[Page text]
⟨
1. This is a defendants' appeal against a decision of the Civil Judge of Lucknow partly allowing an appeal against the decree passed by a Munsif.
2. One Nanku, who is now dead and is represented by his legal representatives, filed a suit against the defendants-appellants on the ground, that the property in dispute belonged to Bhau, who was the last male owner. Bhau died in 1923, and was succeeded by his widow Srimati Lachmin. Lachmin died on 21-6-1944. She had a brother, Kusher, whose widow is Jaini. Kusher had two sons Gur Prasad and Ganga Prasad. Jaini, Gur Prasad and Ganga Prasad are defendants 1, 2 and 3. The plaintiff claimed that on the death of Lachmin in 1944, he, as the brother's son of Bhau, became entitled to the entire property as the next reversionary heir. The property in suit consisted of a house and a gonda on plot No. 763, a courtyard with certain trees and a well which were in plot No. 762 and tenancy plot No. 2909 with an area of 16 biswas. The trial Court held that Nanku was the reversionary heir of Bhau and decreed the suit. The lower appellate Court modified the decree as regards the courtyard and the trees and the well in it on the ground that these properties belonged to Bhau and Dudi half and half and the plaintiff could only get a decree for the half share of Bhau.
⟩
(Items for bounding box labeling)
⟨
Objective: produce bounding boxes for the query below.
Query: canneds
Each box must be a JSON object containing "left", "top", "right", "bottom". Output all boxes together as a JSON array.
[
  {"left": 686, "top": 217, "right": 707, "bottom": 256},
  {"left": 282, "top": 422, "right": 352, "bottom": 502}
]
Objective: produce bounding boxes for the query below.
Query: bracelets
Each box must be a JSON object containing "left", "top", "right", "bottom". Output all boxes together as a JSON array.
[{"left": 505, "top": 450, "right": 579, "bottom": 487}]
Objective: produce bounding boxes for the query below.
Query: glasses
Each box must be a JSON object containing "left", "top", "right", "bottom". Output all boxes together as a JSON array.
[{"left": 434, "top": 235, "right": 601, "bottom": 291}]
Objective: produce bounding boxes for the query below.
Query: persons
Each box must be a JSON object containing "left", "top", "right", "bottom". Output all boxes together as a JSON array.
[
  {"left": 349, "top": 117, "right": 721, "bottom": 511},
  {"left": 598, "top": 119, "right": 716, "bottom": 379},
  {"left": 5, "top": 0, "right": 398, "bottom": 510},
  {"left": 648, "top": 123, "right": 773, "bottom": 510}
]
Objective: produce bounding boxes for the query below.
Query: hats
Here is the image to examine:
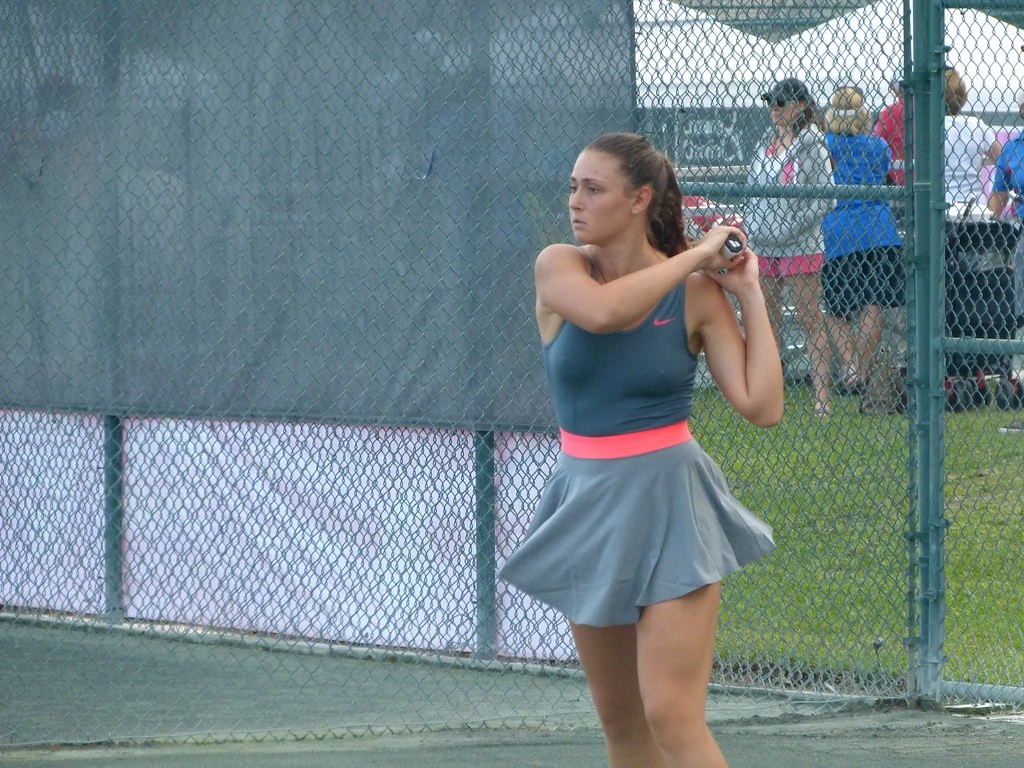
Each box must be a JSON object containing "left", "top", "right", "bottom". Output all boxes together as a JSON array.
[{"left": 761, "top": 78, "right": 809, "bottom": 100}]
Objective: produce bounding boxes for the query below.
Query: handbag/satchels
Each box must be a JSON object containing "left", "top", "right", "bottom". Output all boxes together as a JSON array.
[{"left": 859, "top": 347, "right": 907, "bottom": 414}]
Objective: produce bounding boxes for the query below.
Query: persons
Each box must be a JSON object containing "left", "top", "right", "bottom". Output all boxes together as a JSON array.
[
  {"left": 944, "top": 64, "right": 1006, "bottom": 407},
  {"left": 987, "top": 105, "right": 1022, "bottom": 388},
  {"left": 820, "top": 87, "right": 908, "bottom": 392},
  {"left": 869, "top": 71, "right": 914, "bottom": 187},
  {"left": 742, "top": 78, "right": 833, "bottom": 416},
  {"left": 490, "top": 130, "right": 789, "bottom": 768}
]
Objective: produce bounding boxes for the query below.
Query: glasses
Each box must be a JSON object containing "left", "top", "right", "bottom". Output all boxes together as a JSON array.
[{"left": 767, "top": 100, "right": 785, "bottom": 107}]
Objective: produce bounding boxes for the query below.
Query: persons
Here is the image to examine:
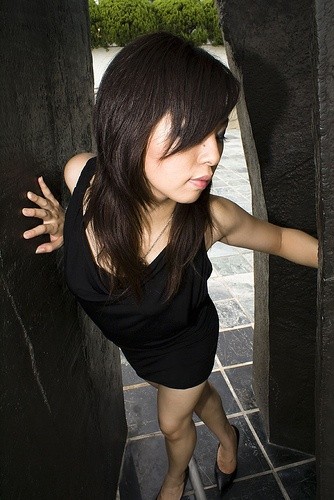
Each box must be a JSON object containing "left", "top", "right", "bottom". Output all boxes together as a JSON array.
[{"left": 23, "top": 31, "right": 321, "bottom": 500}]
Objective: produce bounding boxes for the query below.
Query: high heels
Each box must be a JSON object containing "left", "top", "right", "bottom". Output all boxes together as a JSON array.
[
  {"left": 214, "top": 424, "right": 240, "bottom": 497},
  {"left": 155, "top": 465, "right": 189, "bottom": 500}
]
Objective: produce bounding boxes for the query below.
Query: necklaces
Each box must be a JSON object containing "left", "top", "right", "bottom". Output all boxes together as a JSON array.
[{"left": 116, "top": 215, "right": 172, "bottom": 267}]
⟩
[Goals]
- A) In the appeal judgment, on what date did Lachmin die?
- B) Extend the appeal judgment past its final sentence.

[Answers for the tasks]
- A) On 21-6-1944.

- B)
It is admitted that at the time of his death in 1923 Bhau was a statutory tenant. The widow was, therefore, entitled to remain in occupation of the property for a period of five years from Bhau's death. Under Section 48, Oudh Rent Act, as amended by Act IV  of 1921, the widow remain-ed in possession for five years and by remaining in possession for a further period of three years as required by the Explanation to Section 3(18), Oudh Rent Act she acquired the rights of a statutory tenant. As we have already said, she died in 1944, and the question is whether Section 36 or Section 37, U. P. Tenancy Act applies to the succession. In the Oudh Rent Act of 1886, there was no right of inheritance in an estate of an ordinary tenant who had merely the right to remain in possession for a period of seven years, and if he died before the expiry of that period his heir could remain in possession for the unexpired portion of those seven years. The Amending Act of 1921 created statutory tenancy and gave the heir of the deceased tenant a right to remain in occupation for five years and if thereafter the landlord did not eject him within three years, he in his turn became a statutory tenant. The Oudh Rent Act made no difference between a female tenant and a male tenant.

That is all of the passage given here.